Python Forum

Full Version: Scraping a page with log in data (security, proxies)
You're currently viewing a stripped down version of our content. View the full version with proper formatting.
Hey guys,

I have a few questions regarding the safety issues whilst scraping the web.

Im working for an agency selling tickets for a big flight company and i want to scrape client data from my agency page of the flight company website.
In order to scrape the data i have to do the followining.

1. Login
2. Click on all the needed buttons to get to a page with a list of my clients (buttons/links)
3. Click on first person (button/link)
4. Scrape person nr. 1
5. Go back to people list
6. Click on following person and scrape data
7. Repeat 6.-7.

I already buildt a program but i am hesitating to start it, because i am scared the traveling agency could find out.

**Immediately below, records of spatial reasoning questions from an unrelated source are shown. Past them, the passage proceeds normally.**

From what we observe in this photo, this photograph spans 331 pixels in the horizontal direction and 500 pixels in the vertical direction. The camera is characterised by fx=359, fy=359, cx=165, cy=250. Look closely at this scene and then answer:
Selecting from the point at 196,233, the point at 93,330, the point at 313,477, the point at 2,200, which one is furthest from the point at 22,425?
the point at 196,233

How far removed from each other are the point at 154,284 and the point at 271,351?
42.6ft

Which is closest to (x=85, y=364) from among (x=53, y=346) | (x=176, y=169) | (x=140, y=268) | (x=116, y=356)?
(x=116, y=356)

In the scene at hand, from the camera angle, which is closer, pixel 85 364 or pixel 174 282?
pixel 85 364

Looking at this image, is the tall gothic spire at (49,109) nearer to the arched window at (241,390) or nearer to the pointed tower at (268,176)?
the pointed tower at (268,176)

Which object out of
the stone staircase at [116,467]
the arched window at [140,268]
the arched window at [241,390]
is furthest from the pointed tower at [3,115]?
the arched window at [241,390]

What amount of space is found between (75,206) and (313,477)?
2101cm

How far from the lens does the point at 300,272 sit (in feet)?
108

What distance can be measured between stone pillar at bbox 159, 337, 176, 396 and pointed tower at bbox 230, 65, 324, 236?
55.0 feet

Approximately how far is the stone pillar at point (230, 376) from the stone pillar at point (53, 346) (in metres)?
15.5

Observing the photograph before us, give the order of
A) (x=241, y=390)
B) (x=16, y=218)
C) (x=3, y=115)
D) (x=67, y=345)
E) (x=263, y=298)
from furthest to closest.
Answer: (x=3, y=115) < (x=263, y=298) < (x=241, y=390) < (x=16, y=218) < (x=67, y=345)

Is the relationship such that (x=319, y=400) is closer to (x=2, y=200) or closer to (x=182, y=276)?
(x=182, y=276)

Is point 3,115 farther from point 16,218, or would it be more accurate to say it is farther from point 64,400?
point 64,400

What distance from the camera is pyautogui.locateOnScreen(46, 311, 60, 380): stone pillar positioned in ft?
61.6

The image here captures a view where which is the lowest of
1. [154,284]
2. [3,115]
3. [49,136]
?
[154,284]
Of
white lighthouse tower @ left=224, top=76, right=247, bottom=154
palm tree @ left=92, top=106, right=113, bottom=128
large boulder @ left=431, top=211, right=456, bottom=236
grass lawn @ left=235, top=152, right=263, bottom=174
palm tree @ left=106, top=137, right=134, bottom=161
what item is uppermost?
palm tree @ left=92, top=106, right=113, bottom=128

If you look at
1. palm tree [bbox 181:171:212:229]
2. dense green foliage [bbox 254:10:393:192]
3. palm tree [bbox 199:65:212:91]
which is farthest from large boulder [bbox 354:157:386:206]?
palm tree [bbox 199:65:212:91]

The script should basically run 2/3s of a day 5 times a week since i work there and i dont want to write that shit down Doh. And since i am using my login information, the flight company should know where the requests are all coming from even if i rotate through proxies and so on. I am not well read in internet security or how the web is buildt in general so i need some help.

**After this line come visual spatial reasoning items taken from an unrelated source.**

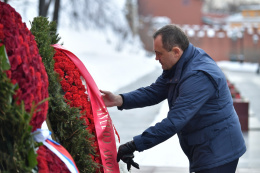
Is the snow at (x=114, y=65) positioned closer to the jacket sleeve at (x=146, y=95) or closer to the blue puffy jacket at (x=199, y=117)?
the jacket sleeve at (x=146, y=95)

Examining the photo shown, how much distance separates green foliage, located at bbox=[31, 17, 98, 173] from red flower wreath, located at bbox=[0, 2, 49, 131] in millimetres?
556

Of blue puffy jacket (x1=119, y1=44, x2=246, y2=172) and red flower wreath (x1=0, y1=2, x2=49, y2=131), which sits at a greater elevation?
red flower wreath (x1=0, y1=2, x2=49, y2=131)

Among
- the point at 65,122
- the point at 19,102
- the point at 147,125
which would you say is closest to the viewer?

Here are the questions i dont really have a good answer too:
1.) What would be the safest way to keep such an infrastructure alive as long as possible and not be tracked or spotted by the traveling company.
2.) Currently i am using selenium, rotate through proxies and user agents, but i dont know what would be smarter: since i am scraping while i am logged in, can the flight company (webpage) find out, that the same login data is being used from different ip-adresses, so from different places? If thats the case, i think it would be counter-productive to use rotating proxies. Or at least i would need proxies from my country i guess.
3.) If the traveling company cant find out the connection between my log in data and my ip adresses: do i have to switch proxies and log in again? Or can I stay logged in and switch my proxy?
4.) I am also imitating human behavior. I have a huge list of probabilities with times and the code randomly chooses a probable one a human could possibly wait at that point . So sometimes 1 second, sometimes 10-20 for example.
6.) Can the web page detect my mouse movement?
If yes, then i’d have to consider mouse movement in 4.)?!

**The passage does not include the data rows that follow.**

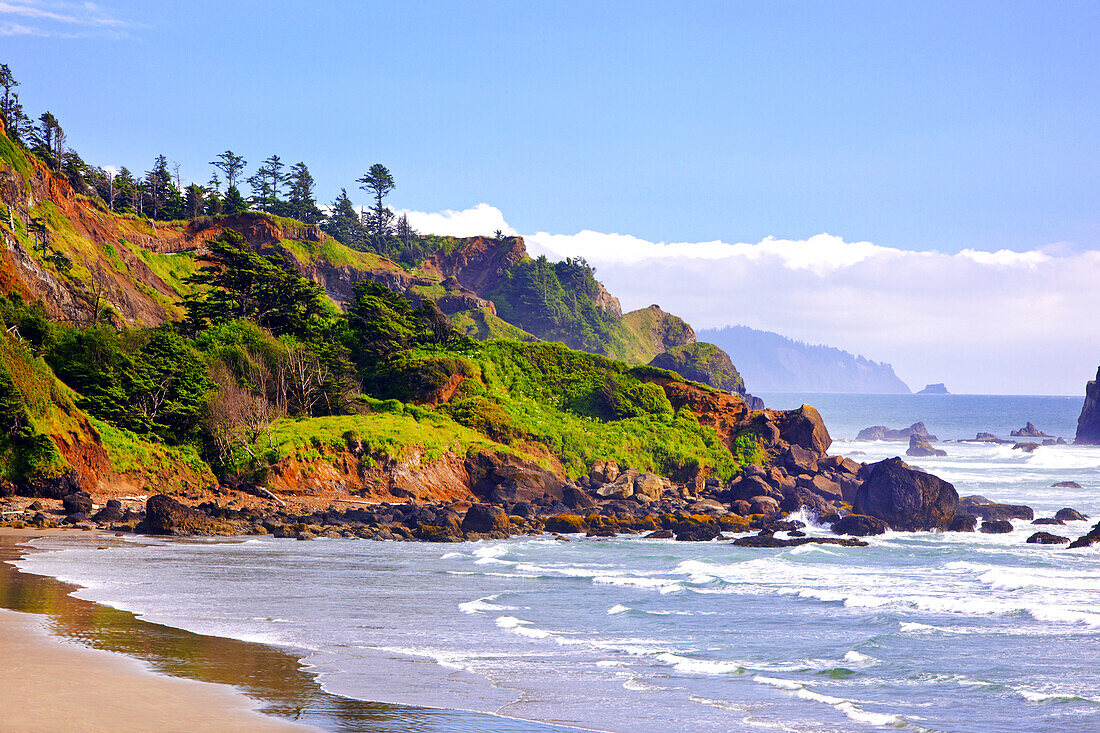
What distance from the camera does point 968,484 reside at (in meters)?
71.8

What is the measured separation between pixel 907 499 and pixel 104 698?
39711mm

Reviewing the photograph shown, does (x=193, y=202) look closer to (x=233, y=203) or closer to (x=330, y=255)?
(x=233, y=203)

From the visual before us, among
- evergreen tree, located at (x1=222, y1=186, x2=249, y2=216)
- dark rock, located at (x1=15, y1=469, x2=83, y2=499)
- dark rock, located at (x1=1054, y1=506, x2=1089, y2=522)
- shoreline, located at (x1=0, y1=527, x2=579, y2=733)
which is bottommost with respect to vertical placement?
dark rock, located at (x1=1054, y1=506, x2=1089, y2=522)

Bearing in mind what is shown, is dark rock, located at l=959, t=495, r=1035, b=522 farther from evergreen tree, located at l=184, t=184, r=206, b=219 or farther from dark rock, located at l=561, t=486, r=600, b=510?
evergreen tree, located at l=184, t=184, r=206, b=219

I can add some code if my explanation is not clear enough, but my problem is not due to lack of coding skill but due to lack of knowledge about all this security and web stuff Doh

I would even be thankful if you could redirect me to some topics that i can learn or study to try some new approaches. But currently i am stuck and i dont even know what to look for.
Any books or documentations regarding that topic would also be very much appreciated.

Thanks